Copy the part of the records that opens with the line containing "How far is the" and runs to the end of the records, changing "green hedge" to "hedge row" and nothing else. Leave the pictures out.

-*-

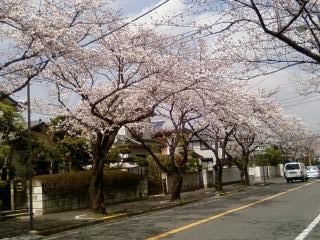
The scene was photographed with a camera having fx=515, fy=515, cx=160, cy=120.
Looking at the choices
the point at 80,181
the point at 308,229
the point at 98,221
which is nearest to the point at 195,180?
the point at 80,181

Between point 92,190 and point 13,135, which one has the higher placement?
point 13,135

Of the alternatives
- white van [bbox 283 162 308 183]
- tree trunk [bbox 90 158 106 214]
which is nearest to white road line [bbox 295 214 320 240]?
tree trunk [bbox 90 158 106 214]

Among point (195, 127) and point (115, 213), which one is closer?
point (115, 213)

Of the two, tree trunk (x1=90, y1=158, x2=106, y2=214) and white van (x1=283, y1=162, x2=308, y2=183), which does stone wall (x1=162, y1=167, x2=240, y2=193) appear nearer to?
white van (x1=283, y1=162, x2=308, y2=183)

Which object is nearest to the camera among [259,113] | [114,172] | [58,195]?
[58,195]

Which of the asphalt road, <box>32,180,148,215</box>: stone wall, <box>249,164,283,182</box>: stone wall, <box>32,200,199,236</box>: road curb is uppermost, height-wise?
<box>249,164,283,182</box>: stone wall

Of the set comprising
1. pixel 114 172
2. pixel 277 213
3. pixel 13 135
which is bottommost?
pixel 277 213

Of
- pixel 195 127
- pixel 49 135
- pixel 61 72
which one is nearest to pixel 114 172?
pixel 49 135

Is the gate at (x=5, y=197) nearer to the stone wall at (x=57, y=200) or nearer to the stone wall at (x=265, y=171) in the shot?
the stone wall at (x=57, y=200)

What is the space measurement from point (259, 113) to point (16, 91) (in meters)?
27.1

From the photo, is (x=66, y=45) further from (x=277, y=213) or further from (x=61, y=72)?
(x=277, y=213)

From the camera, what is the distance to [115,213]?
2189 centimetres

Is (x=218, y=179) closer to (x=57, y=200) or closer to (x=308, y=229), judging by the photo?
(x=57, y=200)

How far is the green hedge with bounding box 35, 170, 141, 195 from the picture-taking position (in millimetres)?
23288
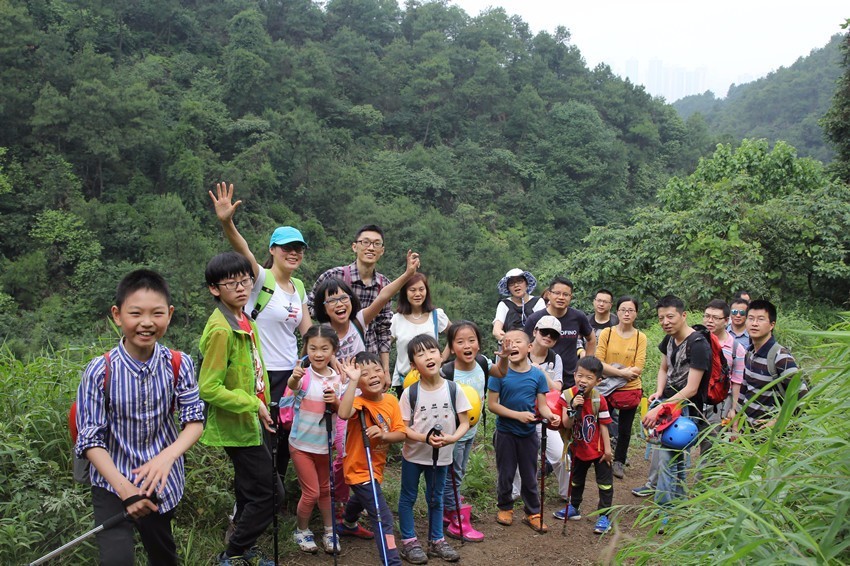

-*-

REPLY:
How far is the hedge row with bounding box 35, 170, 141, 195 from the picture-taking position (in millimetres)?
23288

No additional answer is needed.